| Wymagania zadania |
W całym materiale poniżej zmień „brown fly” na „brown beetle”, a pozostały tekst przepisz bez żadnych zmian.

==================================================

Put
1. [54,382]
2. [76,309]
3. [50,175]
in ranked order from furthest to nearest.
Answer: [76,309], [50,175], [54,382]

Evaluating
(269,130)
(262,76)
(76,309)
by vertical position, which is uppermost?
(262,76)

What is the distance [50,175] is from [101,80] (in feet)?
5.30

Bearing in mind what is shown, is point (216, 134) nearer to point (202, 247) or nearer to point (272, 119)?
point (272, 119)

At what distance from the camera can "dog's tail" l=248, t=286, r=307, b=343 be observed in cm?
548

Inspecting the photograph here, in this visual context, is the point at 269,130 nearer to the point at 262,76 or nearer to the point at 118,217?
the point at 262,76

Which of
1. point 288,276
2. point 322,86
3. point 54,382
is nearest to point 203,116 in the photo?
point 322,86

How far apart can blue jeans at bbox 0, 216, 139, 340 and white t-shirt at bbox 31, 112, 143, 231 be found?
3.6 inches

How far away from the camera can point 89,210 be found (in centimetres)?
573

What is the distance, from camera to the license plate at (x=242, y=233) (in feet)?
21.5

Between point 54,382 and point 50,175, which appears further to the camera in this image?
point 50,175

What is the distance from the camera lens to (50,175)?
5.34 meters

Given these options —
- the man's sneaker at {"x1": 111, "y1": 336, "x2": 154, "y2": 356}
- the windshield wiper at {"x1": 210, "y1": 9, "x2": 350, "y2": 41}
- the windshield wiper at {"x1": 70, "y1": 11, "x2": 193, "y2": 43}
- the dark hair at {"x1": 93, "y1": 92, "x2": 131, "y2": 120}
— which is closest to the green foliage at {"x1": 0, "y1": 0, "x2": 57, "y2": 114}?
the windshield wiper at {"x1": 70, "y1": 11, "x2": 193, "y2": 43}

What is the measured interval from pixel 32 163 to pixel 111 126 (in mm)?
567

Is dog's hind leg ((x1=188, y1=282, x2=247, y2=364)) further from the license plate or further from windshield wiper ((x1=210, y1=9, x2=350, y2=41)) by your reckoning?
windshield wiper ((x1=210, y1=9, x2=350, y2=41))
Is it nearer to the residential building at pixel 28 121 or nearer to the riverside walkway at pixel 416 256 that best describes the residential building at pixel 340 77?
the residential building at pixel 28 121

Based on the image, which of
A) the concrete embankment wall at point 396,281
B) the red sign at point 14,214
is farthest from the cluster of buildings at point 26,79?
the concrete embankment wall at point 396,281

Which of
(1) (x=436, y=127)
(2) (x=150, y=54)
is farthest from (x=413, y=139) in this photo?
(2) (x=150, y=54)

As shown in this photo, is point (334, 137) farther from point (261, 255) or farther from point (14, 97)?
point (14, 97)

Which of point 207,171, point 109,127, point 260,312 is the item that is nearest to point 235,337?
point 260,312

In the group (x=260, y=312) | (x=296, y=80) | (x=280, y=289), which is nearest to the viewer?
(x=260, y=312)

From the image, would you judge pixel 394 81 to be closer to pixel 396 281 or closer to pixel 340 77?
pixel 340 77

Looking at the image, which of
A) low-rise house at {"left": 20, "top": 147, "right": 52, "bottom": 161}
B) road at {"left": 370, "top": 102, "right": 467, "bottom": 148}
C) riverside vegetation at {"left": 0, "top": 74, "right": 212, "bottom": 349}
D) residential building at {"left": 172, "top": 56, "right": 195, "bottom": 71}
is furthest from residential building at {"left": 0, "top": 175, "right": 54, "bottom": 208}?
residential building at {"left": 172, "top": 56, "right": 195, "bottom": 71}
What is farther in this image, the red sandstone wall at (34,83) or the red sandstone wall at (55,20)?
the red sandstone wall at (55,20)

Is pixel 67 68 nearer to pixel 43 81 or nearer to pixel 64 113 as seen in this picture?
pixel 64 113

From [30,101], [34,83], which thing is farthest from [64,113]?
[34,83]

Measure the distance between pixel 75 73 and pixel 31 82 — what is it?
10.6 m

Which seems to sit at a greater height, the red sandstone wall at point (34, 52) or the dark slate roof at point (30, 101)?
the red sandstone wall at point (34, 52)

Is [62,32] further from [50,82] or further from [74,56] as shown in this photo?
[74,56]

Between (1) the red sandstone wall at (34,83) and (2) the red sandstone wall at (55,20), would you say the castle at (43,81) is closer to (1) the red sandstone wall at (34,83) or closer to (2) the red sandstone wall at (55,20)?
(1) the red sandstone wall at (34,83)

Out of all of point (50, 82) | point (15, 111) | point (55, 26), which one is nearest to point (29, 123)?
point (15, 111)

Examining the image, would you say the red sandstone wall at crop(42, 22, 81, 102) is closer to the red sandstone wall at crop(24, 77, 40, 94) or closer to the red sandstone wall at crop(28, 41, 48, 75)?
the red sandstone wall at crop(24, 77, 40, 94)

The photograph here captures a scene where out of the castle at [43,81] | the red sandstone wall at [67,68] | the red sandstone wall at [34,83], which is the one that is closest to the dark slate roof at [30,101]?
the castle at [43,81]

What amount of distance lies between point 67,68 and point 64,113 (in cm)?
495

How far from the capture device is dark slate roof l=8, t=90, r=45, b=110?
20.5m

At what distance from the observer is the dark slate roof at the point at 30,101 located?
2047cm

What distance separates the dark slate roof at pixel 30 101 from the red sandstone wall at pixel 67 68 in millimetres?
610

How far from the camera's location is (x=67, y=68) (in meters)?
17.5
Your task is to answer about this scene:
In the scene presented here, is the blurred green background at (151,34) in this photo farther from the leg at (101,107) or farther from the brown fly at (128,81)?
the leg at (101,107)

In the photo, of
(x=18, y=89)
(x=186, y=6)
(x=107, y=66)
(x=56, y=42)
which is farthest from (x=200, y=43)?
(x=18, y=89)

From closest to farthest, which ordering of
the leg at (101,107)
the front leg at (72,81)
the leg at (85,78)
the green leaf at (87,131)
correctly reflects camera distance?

==================================================

| Odpowiedź do ćwiczenia |
Put
1. [54,382]
2. [76,309]
3. [50,175]
in ranked order from furthest to nearest.
Answer: [76,309], [50,175], [54,382]

Evaluating
(269,130)
(262,76)
(76,309)
by vertical position, which is uppermost?
(262,76)

What is the distance [50,175] is from [101,80] (in feet)?
5.30

Bearing in mind what is shown, is point (216, 134) nearer to point (202, 247) or nearer to point (272, 119)?
point (272, 119)

At what distance from the camera can "dog's tail" l=248, t=286, r=307, b=343 be observed in cm?
548

Inspecting the photograph here, in this visual context, is the point at 269,130 nearer to the point at 262,76 or nearer to the point at 118,217?
the point at 262,76

Which of
1. point 288,276
2. point 322,86
3. point 54,382
is nearest to point 203,116 in the photo?
point 322,86

How far apart can blue jeans at bbox 0, 216, 139, 340 and white t-shirt at bbox 31, 112, 143, 231 be found?
3.6 inches

How far away from the camera can point 89,210 be found (in centimetres)?
573

What is the distance, from camera to the license plate at (x=242, y=233) (in feet)?
21.5

Between point 54,382 and point 50,175, which appears further to the camera in this image?
point 50,175

What is the distance from the camera lens to (50,175)?
5.34 meters

Given these options —
- the man's sneaker at {"x1": 111, "y1": 336, "x2": 154, "y2": 356}
- the windshield wiper at {"x1": 210, "y1": 9, "x2": 350, "y2": 41}
- the windshield wiper at {"x1": 70, "y1": 11, "x2": 193, "y2": 43}
- the dark hair at {"x1": 93, "y1": 92, "x2": 131, "y2": 120}
— which is closest to the green foliage at {"x1": 0, "y1": 0, "x2": 57, "y2": 114}?
the windshield wiper at {"x1": 70, "y1": 11, "x2": 193, "y2": 43}

What is the measured interval from pixel 32 163 to pixel 111 126 (in mm)?
567

Is dog's hind leg ((x1=188, y1=282, x2=247, y2=364)) further from the license plate or further from windshield wiper ((x1=210, y1=9, x2=350, y2=41)) by your reckoning?
windshield wiper ((x1=210, y1=9, x2=350, y2=41))
Is it nearer to the residential building at pixel 28 121 or nearer to the riverside walkway at pixel 416 256 that best describes the residential building at pixel 340 77?
the residential building at pixel 28 121

Based on the image, which of
A) the concrete embankment wall at point 396,281
B) the red sign at point 14,214
is farthest from the cluster of buildings at point 26,79?
the concrete embankment wall at point 396,281

Which of
(1) (x=436, y=127)
(2) (x=150, y=54)
is farthest from (x=413, y=139) in this photo?
(2) (x=150, y=54)

As shown in this photo, is point (334, 137) farther from point (261, 255) or farther from point (14, 97)?
point (14, 97)

Which of point 207,171, point 109,127, point 260,312 is the item that is nearest to point 235,337?
point 260,312

In the group (x=260, y=312) | (x=296, y=80) | (x=280, y=289), which is nearest to the viewer?
(x=260, y=312)

From the image, would you judge pixel 394 81 to be closer to pixel 396 281 or closer to pixel 340 77?
pixel 340 77

Looking at the image, which of
A) low-rise house at {"left": 20, "top": 147, "right": 52, "bottom": 161}
B) road at {"left": 370, "top": 102, "right": 467, "bottom": 148}
C) riverside vegetation at {"left": 0, "top": 74, "right": 212, "bottom": 349}
D) residential building at {"left": 172, "top": 56, "right": 195, "bottom": 71}
is furthest from residential building at {"left": 0, "top": 175, "right": 54, "bottom": 208}?
residential building at {"left": 172, "top": 56, "right": 195, "bottom": 71}
What is farther in this image, the red sandstone wall at (34,83) or the red sandstone wall at (55,20)?
the red sandstone wall at (55,20)

Is pixel 67 68 nearer to pixel 43 81 or nearer to pixel 64 113 as seen in this picture?
pixel 64 113

From [30,101], [34,83], which thing is farthest from [64,113]?
[34,83]

Measure the distance between pixel 75 73 and pixel 31 82 — what is it?
10.6 m

Which seems to sit at a greater height, the red sandstone wall at point (34, 52) or the dark slate roof at point (30, 101)?
the red sandstone wall at point (34, 52)

Is [62,32] further from [50,82] or further from [74,56] as shown in this photo?
[74,56]

Between (1) the red sandstone wall at (34,83) and (2) the red sandstone wall at (55,20), would you say the castle at (43,81) is closer to (1) the red sandstone wall at (34,83) or closer to (2) the red sandstone wall at (55,20)?
(1) the red sandstone wall at (34,83)

Out of all of point (50, 82) | point (15, 111) | point (55, 26), which one is nearest to point (29, 123)?
point (15, 111)

Examining the image, would you say the red sandstone wall at crop(42, 22, 81, 102) is closer to the red sandstone wall at crop(24, 77, 40, 94) or closer to the red sandstone wall at crop(28, 41, 48, 75)?
the red sandstone wall at crop(24, 77, 40, 94)

The photograph here captures a scene where out of the castle at [43,81] | the red sandstone wall at [67,68] | the red sandstone wall at [34,83], which is the one that is closest to the dark slate roof at [30,101]?
the castle at [43,81]

What amount of distance lies between point 67,68 and point 64,113 (in cm)?
495

How far from the capture device is dark slate roof l=8, t=90, r=45, b=110?
20.5m

At what distance from the observer is the dark slate roof at the point at 30,101 located?
2047cm

What distance separates the dark slate roof at pixel 30 101 from the red sandstone wall at pixel 67 68 in millimetres?
610

How far from the camera's location is (x=67, y=68) (in meters)?
17.5
Your task is to answer about this scene:
In the scene presented here, is the blurred green background at (151,34) in this photo farther from the leg at (101,107) or farther from the brown beetle at (128,81)?
the leg at (101,107)

In the photo, of
(x=18, y=89)
(x=186, y=6)
(x=107, y=66)
(x=56, y=42)
which is farthest from (x=200, y=43)?
(x=18, y=89)

From closest to farthest, which ordering of
the leg at (101,107)
the front leg at (72,81)
the leg at (85,78)
the green leaf at (87,131)
correctly reflects camera distance?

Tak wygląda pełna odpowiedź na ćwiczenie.